• **SELECTED EXTRACT**
## start

As an alternative aspect the pump rate may be adjusted to control
the proppant settling. It is also possible to alternate proppants
of different density to control the proppant settling and achieve
the desired distribution. In even another aspect the base-fluid
density may be altered to achieve the same result. This is because
the alternating stages put the proppant where it will provide the
best conductivity. An alternating "good transport" and "poor
transport" is dependent of five main variables--proppant transport
capability of the fluid, pump rate, density of the base-fluid,
diameter of the proppant and density of the proppant. By varying
any or all of these, the desired result may be achieved. The
simplest case, and therefore preferred, is to have fluids with
different proppant transport capability and keep the pump rate,
base-fluid density and proppant density constant.
According to another embodiment of the invention, the proppant
transport characteristics are de-facto altered by significantly
changing the amount of proppant transported. For instance,
proppant-free stages are alternated with the proppant-stages. This
way, the propped fracture pattern is characterized by a series of
post-like bundles that strut the fracture essentially perpendicular
to the length of the fracture.
The invention provides an effective means to improve the
conductivity of a propped hydraulic fracture and to create a longer
effective fracture half-length for the purpose of increasing well
productivity and ultimate recovery.
The invention uses alternating stages of different fluids in order
to maximize effective fracture half-length and fracture
conductivity. The invention is intended to improve proppant
placement in hydraulic fractures to improve the effective
conductivity, which in-turn improves the dimensionless fracture
conductivity leading to improved stimulation of the well. The
invention can also increase the effective fracture half-length,
which in lower permeability wells, will result in increased
drainage area.
The invention relies on the proper selection of fluids in order to
achieve the desired results. The alternating fluids will typically
have a contrast in their ability to transport propping agents. A
fluid that has poor proppant transport characteristics can be
alternated with an excellent proppant transport fluid to improve
proppant placement in the fracture.
The alternate stages of fluid of the invention are applied to the
proppant carrying stages of the treatment, also called the slurry
stages, as the intent is to alter the proppant distribution on the
fracture to improve length and conductivity. As an example,
portions of a polymer-based proppant-carrier fluid may be replaced
with a non-damaging viscoelastic surfactant fluid system.
Alternating slurry stages alters the final distribution of proppant
in the hydraulic fracture and minimizes damage in the proppant pack
allowing the well to attain improved productivity.

## end

• **EXERCISE DETAILS**
In the extract on proppant placement in hydraulic fractures, condense the paragraph beginning "The invention uses alternating stages" into a short bulleted list of its main facts.

• **SUPPLIED INFORMATION**

## start

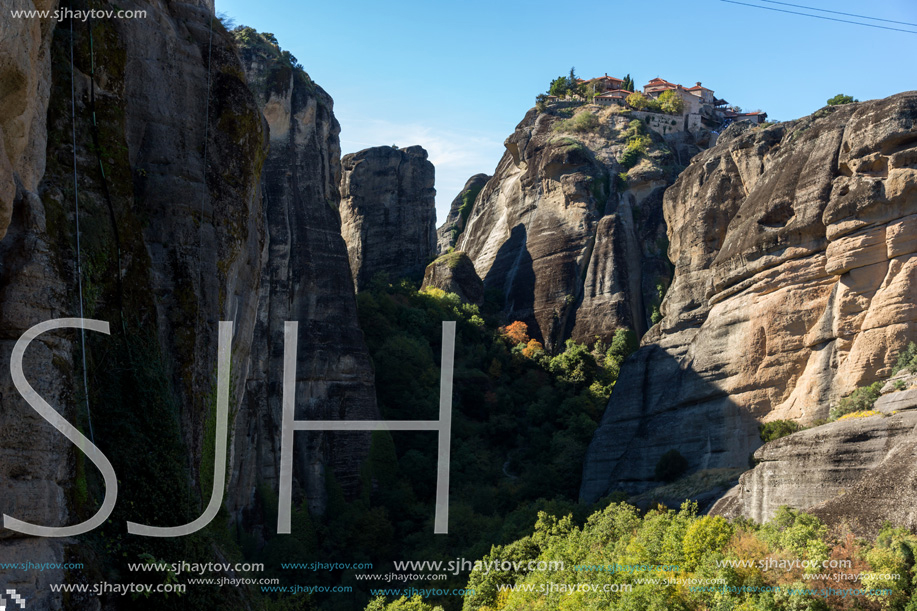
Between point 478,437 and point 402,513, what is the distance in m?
6.25

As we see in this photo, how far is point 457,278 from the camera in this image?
52.2 metres

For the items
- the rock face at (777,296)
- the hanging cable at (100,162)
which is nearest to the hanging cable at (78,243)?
the hanging cable at (100,162)

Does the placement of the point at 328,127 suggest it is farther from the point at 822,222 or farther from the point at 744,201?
the point at 822,222

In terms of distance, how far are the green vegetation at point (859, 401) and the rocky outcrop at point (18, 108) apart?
1949cm

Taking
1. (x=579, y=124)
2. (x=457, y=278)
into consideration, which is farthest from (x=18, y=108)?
(x=579, y=124)

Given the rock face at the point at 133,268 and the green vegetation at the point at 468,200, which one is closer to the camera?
the rock face at the point at 133,268

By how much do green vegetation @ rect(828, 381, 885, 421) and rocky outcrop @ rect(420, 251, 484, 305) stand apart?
3002 cm

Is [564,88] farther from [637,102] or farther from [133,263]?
[133,263]

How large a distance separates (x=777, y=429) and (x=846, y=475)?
5.81 metres

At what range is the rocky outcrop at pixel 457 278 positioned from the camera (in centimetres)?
5200

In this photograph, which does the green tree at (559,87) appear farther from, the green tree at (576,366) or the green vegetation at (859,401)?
the green vegetation at (859,401)

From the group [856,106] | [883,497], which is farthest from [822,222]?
[883,497]

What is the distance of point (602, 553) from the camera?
22.4 m

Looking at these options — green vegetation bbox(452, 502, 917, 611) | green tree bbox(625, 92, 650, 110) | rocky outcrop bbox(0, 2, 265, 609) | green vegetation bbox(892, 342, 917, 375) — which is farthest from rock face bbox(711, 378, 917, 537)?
green tree bbox(625, 92, 650, 110)
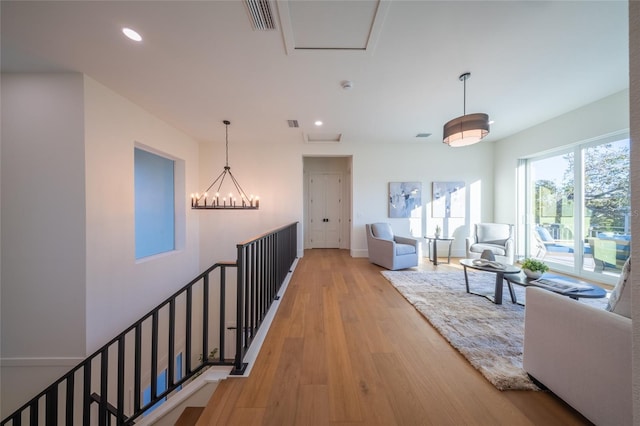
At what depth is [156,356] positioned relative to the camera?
5.90 ft

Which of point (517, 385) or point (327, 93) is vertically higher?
point (327, 93)

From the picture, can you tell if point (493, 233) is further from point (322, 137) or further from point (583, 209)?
point (322, 137)

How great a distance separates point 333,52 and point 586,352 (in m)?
3.00

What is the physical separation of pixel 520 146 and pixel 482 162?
801 millimetres

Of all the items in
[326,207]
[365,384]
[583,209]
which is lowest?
[365,384]

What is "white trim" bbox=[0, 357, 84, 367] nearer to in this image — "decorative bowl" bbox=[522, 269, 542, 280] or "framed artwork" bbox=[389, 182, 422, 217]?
"decorative bowl" bbox=[522, 269, 542, 280]

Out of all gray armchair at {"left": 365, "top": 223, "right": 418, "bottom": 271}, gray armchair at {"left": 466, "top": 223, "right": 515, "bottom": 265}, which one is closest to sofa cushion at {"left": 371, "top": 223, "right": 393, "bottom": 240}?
gray armchair at {"left": 365, "top": 223, "right": 418, "bottom": 271}

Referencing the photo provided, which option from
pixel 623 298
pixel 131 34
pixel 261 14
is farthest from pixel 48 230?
pixel 623 298

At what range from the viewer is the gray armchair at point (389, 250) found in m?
4.29

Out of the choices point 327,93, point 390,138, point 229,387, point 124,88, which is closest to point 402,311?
point 229,387

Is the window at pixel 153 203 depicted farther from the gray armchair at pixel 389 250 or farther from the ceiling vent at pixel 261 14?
the gray armchair at pixel 389 250

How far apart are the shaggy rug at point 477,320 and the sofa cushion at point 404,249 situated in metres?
0.57

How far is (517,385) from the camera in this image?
1494mm

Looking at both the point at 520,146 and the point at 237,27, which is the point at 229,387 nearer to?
the point at 237,27
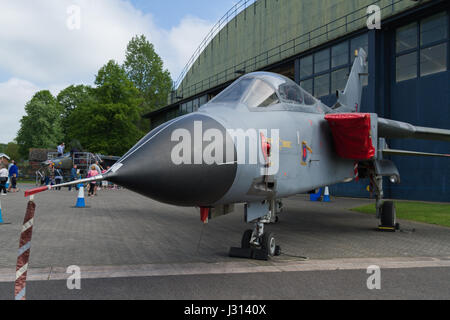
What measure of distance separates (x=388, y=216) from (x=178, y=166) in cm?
718

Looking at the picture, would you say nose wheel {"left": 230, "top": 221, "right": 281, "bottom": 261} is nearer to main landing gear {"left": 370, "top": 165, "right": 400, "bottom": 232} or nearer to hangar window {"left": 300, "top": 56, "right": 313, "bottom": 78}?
main landing gear {"left": 370, "top": 165, "right": 400, "bottom": 232}

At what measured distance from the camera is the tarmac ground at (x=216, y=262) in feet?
12.7

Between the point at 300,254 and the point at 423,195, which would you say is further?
the point at 423,195

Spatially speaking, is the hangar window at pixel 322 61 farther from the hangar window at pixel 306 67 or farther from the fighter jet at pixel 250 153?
the fighter jet at pixel 250 153

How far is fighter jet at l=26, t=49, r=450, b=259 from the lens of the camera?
11.1 ft

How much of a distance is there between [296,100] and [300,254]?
2.55 metres

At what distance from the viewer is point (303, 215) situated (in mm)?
12086

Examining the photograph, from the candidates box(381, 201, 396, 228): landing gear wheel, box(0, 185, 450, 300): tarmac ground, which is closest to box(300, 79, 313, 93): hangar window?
box(0, 185, 450, 300): tarmac ground

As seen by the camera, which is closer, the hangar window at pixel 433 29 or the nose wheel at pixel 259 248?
the nose wheel at pixel 259 248

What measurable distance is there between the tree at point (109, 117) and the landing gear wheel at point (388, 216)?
110ft

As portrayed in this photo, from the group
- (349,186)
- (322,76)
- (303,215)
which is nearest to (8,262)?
(303,215)

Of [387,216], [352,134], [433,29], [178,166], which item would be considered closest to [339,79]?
[433,29]

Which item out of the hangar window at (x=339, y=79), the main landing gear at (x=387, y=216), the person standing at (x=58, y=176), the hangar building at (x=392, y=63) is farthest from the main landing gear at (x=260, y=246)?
the person standing at (x=58, y=176)
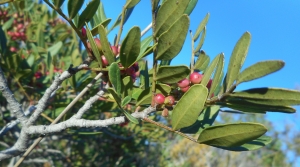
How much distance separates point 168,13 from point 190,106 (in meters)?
0.16

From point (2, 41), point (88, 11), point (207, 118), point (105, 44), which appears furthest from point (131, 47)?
point (2, 41)

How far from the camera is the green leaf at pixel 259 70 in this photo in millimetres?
416

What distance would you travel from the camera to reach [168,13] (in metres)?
0.53

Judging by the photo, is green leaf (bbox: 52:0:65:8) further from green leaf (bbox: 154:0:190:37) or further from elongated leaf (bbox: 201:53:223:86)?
elongated leaf (bbox: 201:53:223:86)

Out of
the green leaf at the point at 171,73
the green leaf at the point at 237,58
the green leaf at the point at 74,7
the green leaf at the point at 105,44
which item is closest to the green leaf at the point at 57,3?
the green leaf at the point at 74,7

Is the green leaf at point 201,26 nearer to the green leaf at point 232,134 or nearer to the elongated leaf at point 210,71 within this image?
the elongated leaf at point 210,71

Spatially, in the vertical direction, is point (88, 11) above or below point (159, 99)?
above

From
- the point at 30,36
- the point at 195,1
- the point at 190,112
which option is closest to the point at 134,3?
the point at 195,1

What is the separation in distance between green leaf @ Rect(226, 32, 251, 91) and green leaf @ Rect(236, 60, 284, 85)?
0.5 inches

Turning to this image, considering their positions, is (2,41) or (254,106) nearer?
(254,106)

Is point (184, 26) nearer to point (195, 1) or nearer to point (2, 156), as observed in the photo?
point (195, 1)

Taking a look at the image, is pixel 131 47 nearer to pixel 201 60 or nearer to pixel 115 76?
pixel 115 76

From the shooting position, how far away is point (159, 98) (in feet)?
1.97

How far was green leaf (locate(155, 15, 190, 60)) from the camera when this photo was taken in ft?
1.58
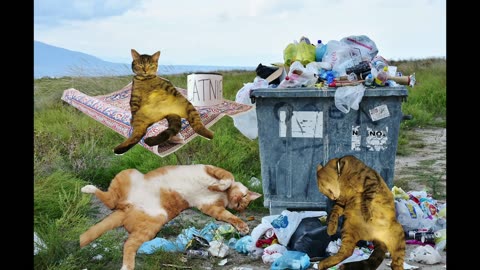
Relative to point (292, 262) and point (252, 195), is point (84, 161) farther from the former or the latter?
point (292, 262)

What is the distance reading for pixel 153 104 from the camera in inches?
135

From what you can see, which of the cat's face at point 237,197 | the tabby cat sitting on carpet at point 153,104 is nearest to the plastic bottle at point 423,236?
the cat's face at point 237,197

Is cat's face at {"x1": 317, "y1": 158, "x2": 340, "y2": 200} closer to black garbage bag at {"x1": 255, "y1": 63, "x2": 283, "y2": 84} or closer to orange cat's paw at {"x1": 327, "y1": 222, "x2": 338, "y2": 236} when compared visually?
orange cat's paw at {"x1": 327, "y1": 222, "x2": 338, "y2": 236}

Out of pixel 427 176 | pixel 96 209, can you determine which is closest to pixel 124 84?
pixel 96 209

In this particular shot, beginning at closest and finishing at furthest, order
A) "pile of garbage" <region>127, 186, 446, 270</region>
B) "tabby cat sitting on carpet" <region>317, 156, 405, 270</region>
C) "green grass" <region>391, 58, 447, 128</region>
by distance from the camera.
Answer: "tabby cat sitting on carpet" <region>317, 156, 405, 270</region> < "pile of garbage" <region>127, 186, 446, 270</region> < "green grass" <region>391, 58, 447, 128</region>

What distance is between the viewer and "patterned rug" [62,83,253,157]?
11.7 ft

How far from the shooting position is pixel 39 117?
563 cm

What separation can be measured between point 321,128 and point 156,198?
1.12 meters

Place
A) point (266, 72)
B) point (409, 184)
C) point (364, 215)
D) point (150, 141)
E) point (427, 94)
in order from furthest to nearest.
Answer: point (427, 94) < point (409, 184) < point (266, 72) < point (150, 141) < point (364, 215)

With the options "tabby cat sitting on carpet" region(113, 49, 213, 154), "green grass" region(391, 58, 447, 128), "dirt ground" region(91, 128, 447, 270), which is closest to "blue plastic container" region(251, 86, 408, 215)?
"dirt ground" region(91, 128, 447, 270)

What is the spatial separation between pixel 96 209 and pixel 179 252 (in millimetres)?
769

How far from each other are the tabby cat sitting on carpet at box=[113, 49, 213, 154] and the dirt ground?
2.40 ft

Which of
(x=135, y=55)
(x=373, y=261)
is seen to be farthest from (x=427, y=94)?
(x=135, y=55)
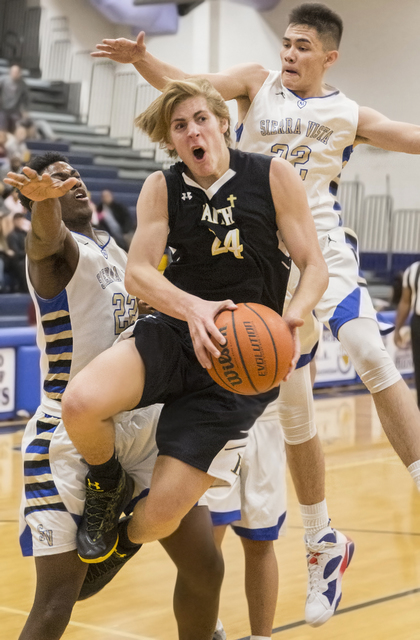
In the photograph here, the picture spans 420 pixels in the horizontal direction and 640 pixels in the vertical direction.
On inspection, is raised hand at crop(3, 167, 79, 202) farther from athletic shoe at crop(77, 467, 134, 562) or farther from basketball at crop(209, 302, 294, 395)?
athletic shoe at crop(77, 467, 134, 562)

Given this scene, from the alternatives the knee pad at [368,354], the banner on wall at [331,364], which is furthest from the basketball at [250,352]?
the banner on wall at [331,364]

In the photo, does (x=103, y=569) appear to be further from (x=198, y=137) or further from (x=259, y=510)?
(x=198, y=137)

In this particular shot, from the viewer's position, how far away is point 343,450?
860 centimetres

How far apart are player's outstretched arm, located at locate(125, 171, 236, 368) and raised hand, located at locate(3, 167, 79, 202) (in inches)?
11.9

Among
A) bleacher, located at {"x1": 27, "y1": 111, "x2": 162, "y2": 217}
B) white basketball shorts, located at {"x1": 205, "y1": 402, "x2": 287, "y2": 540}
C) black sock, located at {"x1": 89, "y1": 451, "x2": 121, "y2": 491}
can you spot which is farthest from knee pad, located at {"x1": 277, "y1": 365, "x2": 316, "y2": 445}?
bleacher, located at {"x1": 27, "y1": 111, "x2": 162, "y2": 217}

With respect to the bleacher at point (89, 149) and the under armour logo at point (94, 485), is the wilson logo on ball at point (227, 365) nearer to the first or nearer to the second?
the under armour logo at point (94, 485)

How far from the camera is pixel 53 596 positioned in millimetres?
3088

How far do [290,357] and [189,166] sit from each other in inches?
30.7

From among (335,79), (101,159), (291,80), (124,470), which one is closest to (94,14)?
(101,159)

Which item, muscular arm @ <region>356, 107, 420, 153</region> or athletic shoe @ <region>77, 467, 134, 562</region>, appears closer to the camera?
athletic shoe @ <region>77, 467, 134, 562</region>

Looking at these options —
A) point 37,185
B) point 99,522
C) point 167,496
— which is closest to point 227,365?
point 167,496

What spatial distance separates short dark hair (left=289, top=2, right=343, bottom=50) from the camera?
4.02 m

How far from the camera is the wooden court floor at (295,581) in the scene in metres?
4.30

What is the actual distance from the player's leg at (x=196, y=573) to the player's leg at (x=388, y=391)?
83cm
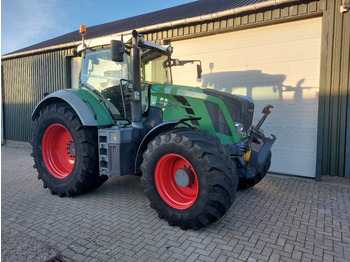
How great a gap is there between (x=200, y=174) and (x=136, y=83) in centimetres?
168

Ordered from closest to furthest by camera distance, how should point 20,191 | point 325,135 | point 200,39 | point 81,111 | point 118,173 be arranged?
point 118,173, point 81,111, point 20,191, point 325,135, point 200,39

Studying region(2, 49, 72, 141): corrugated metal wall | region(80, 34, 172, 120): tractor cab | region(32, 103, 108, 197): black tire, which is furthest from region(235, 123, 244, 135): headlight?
region(2, 49, 72, 141): corrugated metal wall

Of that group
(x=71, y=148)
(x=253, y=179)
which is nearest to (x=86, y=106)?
(x=71, y=148)

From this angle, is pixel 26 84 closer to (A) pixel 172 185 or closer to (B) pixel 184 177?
(A) pixel 172 185

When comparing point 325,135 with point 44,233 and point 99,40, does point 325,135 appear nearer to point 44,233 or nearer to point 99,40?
point 99,40

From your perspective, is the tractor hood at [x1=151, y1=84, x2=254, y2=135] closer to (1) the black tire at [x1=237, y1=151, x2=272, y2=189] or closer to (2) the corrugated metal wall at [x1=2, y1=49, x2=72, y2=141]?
(1) the black tire at [x1=237, y1=151, x2=272, y2=189]

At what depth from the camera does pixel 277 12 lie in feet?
18.4

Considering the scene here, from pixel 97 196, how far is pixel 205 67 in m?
4.33

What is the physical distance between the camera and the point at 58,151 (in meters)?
4.76

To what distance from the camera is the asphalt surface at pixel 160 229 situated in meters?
2.66

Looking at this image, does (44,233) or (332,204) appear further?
(332,204)

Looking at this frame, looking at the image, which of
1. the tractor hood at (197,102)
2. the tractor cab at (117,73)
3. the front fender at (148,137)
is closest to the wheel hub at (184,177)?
the front fender at (148,137)

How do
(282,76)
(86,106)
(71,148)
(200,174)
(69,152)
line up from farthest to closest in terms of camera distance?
(282,76), (69,152), (71,148), (86,106), (200,174)

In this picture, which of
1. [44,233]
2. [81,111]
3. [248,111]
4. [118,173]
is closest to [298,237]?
[248,111]
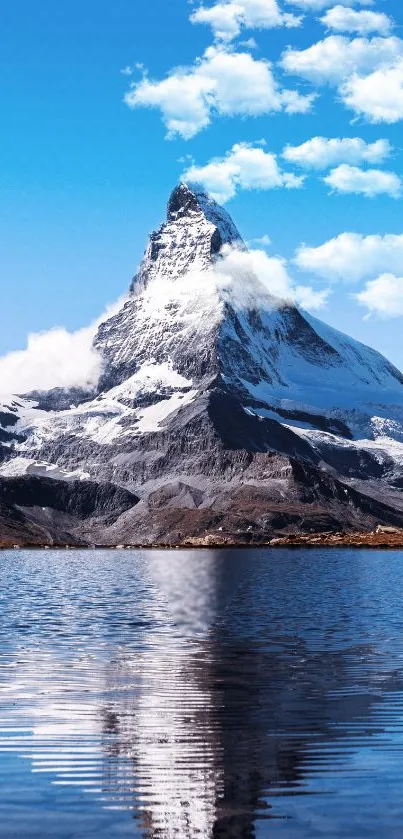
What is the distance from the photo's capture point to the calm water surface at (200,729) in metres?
27.5

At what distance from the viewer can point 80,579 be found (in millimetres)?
175250

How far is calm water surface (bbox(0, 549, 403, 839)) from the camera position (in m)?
27.5

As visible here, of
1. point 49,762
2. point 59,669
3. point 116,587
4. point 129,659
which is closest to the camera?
point 49,762

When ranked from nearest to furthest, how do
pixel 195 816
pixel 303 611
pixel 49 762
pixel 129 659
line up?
pixel 195 816
pixel 49 762
pixel 129 659
pixel 303 611

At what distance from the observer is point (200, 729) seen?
38.9 m

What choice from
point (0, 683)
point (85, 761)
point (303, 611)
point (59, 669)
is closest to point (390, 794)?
point (85, 761)

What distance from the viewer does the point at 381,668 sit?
56.3 m

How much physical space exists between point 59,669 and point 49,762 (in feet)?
73.6

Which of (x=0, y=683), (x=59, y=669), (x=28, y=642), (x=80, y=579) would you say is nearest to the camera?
(x=0, y=683)

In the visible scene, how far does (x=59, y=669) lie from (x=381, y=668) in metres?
16.6

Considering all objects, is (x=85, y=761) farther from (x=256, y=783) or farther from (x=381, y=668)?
(x=381, y=668)

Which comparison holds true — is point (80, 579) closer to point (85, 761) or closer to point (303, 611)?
point (303, 611)

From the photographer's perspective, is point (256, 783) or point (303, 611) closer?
point (256, 783)

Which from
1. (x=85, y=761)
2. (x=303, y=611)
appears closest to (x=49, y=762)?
(x=85, y=761)
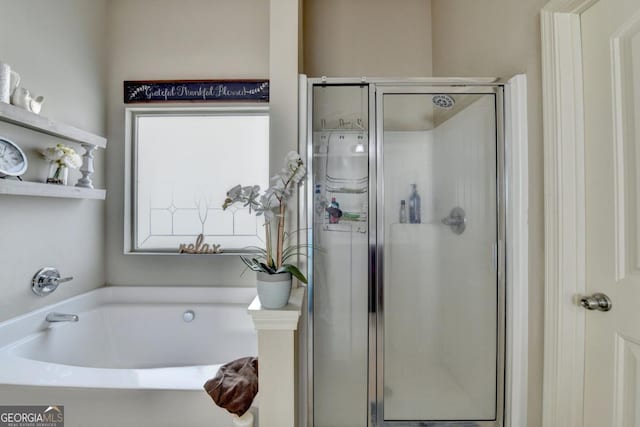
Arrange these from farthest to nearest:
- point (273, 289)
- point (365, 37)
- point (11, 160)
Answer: point (365, 37) → point (11, 160) → point (273, 289)

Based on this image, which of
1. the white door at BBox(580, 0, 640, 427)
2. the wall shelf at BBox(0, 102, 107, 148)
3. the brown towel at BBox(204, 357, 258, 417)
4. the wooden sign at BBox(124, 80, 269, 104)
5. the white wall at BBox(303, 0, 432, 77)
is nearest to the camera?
Result: the white door at BBox(580, 0, 640, 427)

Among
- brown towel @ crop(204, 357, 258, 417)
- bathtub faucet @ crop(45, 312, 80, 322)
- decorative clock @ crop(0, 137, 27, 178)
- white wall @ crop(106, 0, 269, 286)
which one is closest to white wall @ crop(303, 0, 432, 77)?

## end

• **EXERCISE RESPONSE**
- The invention alternates stages of different fluids to maximize effective fracture half-length and fracture conductivity.
- Better proppant placement raises effective conductivity. This improves dimensionless fracture conductivity and leads to better well stimulation.
- The invention can also increase effective fracture half-length. In lower permeability wells, this increases drainage area.